Uma Corte formada por três juízes, sem adentrar exatamente o mérito da condenação, anulou a sentença, entendendo que o Distrito Central da Califórnia não era o juízo competente para processar o caso, e sim aquele em que o avião estivesse sobrevoando o respectivo espaço aéreo no momento exato em que ocorrera o crime. Para isso, portanto, disseram eles, a Promotoria deveria ter calculado a trajetória, o tempo e a velocidade média do voo, para depois cruzar essas informações com as testemunhas. Somente com estes dados, seria possível, então, a definição correta de onde ocorrera o delito e, consequentemente, o foro competente.

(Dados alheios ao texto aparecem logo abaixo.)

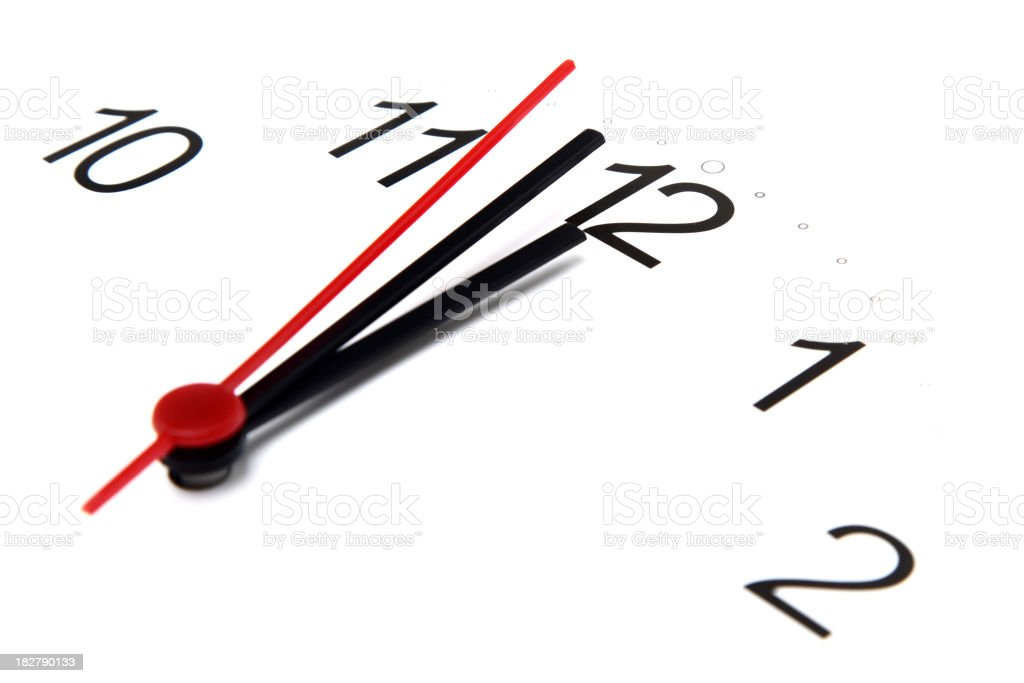 focused view of analog clock with all hands close to 12:00 stock photo
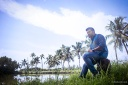 Malayalam film actor Indrajith Sukumaran sitting in a coconut grove in Ernakulam, Kerala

Sem solução legal ou jurisprudencial para o caso, a Justiça americana transferiu a questão jurídica para o Congresso, pois, para suprir esta lacuna, seria necessária a intervenção do Poder Legislativo, como é óbvio em uma República (formalmente) democrática.1
Aliás, no Brasil, muitas vezes, o próprio Poder Judiciário supre as lacunas legislativas, num ativismo judicial absurdo e usurpador de competência. É o que se vê, repito, muitas e muitas vezes. Quando gostamos da decisão, aplaudimos o ativismo; quando não, reprovamo-lo.
Pois bem.
Se este mesmo fato tivesse ocorrido durante um voo no espaço aéreo brasileiro, os Juízes e Tribunais não teriam qualquer dificuldade em decidir acerca da competência, senão vejamos.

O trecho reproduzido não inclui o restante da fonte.